We often think of the archive as a place to look at things: over the past nine years, we've cultivated a strong collection of graphic and text-based material produced by social movements around the world. But archives are also places for listening.

One of our favorite projects is the Audio Interference podcast series; you can listen on iTunes and soundcloud. To get you started, we've pulled together some of our previous Audio Interference episodes related to prisons, policing, and racial justice.

Feast your ears. Feed your mind.

Audio Interference 28: Brooklyn Bail Fund and Close Rikers

"Bail is often described as incarceration's front door, because if you can't afford it, you're going to jail." - Peter Goldberg, Executive Director, Brooklyn Community Bail Fund

In this episode from 2017, we spoke with folks from the Brooklyn Community Bail Fund and the Close Rikers campaign--just two organizations who are part of a long struggle for the decriminalization of poverty and prison abolition.  You can also check our follow-up episode from this same year, Update from Close Rikers, about changes to the campaign since Mayor Di Blasio announced his plan to close Rikers Island and to build new jails in the outer boroughs, as organizers continue to struggle against the expansion of the carceral state. 

Audio Interference 39: Harriet’s Apothecary

"To be healthy, or even to be seen as someone who deserves care, you have to look a very specific way, and those are ways that are often privileged in our society, so white, able-bodied, thin, rich...we believe that every person gets to have bodily autonomy and define for themselves: what does healing look like for me right now? what does health mean for me?" -Adaku Utah, Harriet’s Apothecary

In this 2017 episode, we spoke with members of Harriet’s Apothecary, an intergenerational, gender nonconforming collective of healers, artists, health professionals, magicians and activists who are expanding the way we understand health.
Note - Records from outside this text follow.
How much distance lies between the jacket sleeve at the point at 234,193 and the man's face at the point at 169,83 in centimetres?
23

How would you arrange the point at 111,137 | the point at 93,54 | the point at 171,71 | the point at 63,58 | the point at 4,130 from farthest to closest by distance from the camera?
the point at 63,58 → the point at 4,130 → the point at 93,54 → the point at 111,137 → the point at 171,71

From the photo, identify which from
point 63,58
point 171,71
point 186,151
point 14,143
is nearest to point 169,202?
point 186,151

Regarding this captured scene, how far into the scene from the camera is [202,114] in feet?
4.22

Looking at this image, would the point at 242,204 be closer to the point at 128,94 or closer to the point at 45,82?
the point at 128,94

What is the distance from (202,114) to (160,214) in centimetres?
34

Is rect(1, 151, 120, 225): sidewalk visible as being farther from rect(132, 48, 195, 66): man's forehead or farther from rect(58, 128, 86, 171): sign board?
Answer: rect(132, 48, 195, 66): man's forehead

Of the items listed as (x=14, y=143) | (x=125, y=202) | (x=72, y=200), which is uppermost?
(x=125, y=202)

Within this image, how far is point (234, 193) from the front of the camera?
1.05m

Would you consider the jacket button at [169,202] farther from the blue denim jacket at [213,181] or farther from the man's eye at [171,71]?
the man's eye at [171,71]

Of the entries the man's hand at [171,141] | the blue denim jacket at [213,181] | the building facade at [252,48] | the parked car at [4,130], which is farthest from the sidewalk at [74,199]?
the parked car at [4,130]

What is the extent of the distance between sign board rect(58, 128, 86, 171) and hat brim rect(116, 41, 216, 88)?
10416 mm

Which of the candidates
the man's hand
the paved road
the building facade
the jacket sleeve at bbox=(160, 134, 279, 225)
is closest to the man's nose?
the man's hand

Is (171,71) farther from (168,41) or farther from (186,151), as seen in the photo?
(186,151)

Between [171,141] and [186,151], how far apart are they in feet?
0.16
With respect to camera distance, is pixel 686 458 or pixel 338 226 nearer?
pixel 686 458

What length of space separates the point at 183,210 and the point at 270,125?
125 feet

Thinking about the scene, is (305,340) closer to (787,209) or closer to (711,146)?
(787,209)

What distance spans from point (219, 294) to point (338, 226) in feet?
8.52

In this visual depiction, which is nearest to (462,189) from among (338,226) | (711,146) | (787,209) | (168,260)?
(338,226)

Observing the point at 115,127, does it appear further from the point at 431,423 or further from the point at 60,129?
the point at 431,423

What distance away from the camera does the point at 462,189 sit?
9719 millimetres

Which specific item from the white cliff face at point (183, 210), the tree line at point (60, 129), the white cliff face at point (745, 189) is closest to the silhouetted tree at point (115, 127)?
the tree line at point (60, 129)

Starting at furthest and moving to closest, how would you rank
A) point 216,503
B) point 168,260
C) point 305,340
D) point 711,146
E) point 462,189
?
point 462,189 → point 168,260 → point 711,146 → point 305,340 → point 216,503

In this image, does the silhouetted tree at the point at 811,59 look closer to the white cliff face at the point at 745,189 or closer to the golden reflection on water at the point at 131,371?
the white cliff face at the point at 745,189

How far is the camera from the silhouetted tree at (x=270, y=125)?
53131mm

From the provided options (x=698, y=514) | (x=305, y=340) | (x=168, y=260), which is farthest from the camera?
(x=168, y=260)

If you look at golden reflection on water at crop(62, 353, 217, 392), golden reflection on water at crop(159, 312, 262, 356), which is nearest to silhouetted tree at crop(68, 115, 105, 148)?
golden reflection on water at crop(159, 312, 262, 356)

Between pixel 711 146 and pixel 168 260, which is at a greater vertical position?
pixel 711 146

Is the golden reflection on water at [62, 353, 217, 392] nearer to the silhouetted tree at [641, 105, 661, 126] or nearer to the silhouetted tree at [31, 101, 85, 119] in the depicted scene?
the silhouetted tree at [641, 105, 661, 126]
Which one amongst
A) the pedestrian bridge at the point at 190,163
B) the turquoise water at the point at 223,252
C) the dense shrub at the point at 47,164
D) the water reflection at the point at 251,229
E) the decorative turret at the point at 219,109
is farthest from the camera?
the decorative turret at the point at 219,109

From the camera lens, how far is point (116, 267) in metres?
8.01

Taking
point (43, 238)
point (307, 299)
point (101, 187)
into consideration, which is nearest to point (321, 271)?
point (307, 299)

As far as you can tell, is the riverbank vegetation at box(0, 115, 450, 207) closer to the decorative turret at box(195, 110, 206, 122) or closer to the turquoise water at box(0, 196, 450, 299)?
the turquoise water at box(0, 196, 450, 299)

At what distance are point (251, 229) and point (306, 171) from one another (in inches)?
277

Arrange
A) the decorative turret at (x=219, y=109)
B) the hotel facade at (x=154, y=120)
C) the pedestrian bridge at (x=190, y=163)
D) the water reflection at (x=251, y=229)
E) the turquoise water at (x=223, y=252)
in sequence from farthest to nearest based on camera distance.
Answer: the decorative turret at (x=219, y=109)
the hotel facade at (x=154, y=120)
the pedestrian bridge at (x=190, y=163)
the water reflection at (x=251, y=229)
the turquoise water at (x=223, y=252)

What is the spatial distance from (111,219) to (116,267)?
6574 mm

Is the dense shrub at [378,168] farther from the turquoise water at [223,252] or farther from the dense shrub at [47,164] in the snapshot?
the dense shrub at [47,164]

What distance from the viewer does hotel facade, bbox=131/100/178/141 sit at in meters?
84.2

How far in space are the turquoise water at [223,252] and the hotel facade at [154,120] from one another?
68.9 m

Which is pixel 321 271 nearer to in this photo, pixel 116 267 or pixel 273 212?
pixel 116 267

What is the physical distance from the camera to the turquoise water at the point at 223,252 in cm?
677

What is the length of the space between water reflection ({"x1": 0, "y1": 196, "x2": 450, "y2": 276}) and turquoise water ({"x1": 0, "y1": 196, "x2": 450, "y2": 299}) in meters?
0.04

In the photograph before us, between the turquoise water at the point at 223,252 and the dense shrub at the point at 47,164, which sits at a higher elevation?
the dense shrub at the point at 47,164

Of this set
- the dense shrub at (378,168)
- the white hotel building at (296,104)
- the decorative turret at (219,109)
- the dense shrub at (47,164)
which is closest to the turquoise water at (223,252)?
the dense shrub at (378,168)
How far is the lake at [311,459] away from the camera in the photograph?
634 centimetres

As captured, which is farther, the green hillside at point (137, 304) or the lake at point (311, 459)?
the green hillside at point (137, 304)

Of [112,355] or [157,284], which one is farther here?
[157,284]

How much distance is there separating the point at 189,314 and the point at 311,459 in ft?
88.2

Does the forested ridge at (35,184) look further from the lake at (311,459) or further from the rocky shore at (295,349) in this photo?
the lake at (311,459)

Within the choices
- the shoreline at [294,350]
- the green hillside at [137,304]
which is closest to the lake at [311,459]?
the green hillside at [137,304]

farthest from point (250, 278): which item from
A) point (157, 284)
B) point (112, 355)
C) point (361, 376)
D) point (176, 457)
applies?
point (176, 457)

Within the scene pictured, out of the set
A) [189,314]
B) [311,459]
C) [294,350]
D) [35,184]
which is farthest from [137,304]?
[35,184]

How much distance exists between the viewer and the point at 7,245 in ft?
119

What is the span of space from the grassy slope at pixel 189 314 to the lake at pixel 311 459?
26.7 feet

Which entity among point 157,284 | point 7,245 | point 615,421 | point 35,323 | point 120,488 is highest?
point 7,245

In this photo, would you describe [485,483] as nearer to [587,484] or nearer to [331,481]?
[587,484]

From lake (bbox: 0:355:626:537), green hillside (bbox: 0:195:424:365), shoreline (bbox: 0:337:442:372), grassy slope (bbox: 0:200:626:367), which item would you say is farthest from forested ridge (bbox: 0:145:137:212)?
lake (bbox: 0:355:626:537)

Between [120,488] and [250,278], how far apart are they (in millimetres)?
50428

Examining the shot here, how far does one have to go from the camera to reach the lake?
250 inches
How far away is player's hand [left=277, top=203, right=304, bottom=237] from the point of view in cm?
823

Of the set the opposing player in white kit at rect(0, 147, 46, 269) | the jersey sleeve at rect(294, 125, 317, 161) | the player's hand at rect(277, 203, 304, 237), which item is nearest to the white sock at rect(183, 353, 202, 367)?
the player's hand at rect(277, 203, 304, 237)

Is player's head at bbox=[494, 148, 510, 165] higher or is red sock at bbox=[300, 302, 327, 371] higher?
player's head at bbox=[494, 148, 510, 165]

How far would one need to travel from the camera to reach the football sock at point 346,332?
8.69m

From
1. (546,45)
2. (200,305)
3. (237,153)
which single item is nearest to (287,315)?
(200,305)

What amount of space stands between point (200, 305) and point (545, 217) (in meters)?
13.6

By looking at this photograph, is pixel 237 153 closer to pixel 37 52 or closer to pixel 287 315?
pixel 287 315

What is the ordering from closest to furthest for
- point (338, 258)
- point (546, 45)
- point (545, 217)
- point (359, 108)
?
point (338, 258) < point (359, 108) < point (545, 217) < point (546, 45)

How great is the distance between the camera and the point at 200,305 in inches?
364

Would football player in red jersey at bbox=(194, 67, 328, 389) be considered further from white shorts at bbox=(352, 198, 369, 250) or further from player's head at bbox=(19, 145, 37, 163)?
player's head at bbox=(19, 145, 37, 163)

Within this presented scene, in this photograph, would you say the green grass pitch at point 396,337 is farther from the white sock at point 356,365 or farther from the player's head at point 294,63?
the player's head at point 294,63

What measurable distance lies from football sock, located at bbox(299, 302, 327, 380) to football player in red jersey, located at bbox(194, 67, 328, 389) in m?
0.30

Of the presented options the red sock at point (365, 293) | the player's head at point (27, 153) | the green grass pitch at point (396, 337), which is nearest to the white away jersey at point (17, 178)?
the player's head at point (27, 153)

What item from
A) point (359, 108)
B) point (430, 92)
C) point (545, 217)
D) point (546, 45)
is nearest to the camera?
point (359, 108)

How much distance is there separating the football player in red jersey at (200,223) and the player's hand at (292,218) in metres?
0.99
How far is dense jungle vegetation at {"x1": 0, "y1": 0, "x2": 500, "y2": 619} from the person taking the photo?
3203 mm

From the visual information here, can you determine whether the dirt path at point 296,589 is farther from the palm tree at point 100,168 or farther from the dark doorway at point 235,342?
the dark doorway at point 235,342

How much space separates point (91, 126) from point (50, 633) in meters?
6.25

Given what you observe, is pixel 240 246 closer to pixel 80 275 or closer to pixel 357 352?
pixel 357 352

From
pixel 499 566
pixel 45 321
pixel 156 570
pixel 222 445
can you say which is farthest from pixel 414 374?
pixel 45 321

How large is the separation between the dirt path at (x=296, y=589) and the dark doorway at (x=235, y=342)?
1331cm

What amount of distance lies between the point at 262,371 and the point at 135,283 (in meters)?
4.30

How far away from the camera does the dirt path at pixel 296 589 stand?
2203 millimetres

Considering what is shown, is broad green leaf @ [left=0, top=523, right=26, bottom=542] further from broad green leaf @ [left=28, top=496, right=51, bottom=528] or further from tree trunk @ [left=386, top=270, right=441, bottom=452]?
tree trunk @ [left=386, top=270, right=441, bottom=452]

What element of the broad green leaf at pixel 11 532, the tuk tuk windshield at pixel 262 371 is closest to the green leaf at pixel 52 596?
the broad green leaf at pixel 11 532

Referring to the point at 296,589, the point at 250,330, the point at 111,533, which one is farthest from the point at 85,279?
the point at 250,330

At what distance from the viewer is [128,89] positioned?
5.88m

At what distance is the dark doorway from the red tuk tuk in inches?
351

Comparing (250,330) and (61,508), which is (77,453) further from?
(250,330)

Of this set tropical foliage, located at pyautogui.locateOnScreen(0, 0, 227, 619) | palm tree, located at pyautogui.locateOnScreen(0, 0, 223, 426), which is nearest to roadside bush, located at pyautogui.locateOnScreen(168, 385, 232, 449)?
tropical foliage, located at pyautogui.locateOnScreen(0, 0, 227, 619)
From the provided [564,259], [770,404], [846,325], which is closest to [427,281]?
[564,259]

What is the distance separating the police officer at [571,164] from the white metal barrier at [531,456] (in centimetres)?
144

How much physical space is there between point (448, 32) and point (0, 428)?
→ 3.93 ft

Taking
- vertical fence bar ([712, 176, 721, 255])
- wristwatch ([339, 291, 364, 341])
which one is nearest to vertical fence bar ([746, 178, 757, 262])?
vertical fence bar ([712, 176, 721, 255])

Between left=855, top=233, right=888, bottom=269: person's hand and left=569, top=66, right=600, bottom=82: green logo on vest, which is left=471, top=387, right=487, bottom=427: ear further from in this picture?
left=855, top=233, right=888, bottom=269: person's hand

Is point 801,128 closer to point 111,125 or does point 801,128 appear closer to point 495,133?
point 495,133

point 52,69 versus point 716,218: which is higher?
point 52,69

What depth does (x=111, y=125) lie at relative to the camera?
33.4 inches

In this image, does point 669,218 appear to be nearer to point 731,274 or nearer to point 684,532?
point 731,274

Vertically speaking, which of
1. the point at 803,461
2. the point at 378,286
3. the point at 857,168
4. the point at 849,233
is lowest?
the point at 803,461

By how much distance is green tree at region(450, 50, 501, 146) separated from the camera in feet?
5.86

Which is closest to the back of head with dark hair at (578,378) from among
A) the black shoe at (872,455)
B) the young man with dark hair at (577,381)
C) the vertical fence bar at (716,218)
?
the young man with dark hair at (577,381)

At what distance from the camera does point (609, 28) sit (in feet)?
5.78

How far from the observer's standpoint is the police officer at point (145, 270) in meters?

Speakers Adaku Utah, Naimah Efia Johnson, and Beatrice Anderson talk about the legacy of healing, the connection between health and abolitionism, and the community healing spaces they cultivate for people who identify as black, indigenous and people of color.

Audio Interference 66: Poor People’s Campaign

“What is possible when poor and dispossessed people rise up as one, understanding who the enemy is, and understanding that we no longer can afford to be divided?”--Ciara Taylor

In this episode from 2019, we spoke with Ciara Taylor, Pauline Pisano, and Charon Hribrar--activists, organizers, musicians, and artists who are a part of The Poor People’s Campaign: A National Call for Moral Revival. The movement is building on the Poor People’s Campaign of 1968, a national movement led by Reverend Dr Martin Luther King Junior to unite the poor. We focus our conversation on the role music and art plays in this movement.

Audio Interference 02: Laura Whitehorn

“Communities have given up our power to police and institutions, and we have to take it back.” —Laura Whitehorn

Laura Whitehorn is a lifelong organizer and activist whose work spans anti-war, AIDS, anti-capitalist, anti-racist, and prison abolition movements. In one of our earliest episodes, Laura was interviewed by Lani Hanna about her work, including the Interference Archive exhibition, Self-Determination Inside Out, an exhibition and public program series featuring the cultural materials produced by people who are incarcerated and their allies.

Audio Interference 54: Just Leadership USA

"There's only a certain amount of time that a person can languish in prison while they prepare for a trial."  --Marvin Mayfield, Just Leadership USA

In this episode from 2018, we learned about Just Leadership USA’s fight to cut the U.S. correctional population in half by 2030.  We spoke with three activists -- Marvin Mayfield, Nishan “Prince” Jackson, and Shanequa Charles -- who were spearheading a city and state wide campaign to end mass incarceration in New York.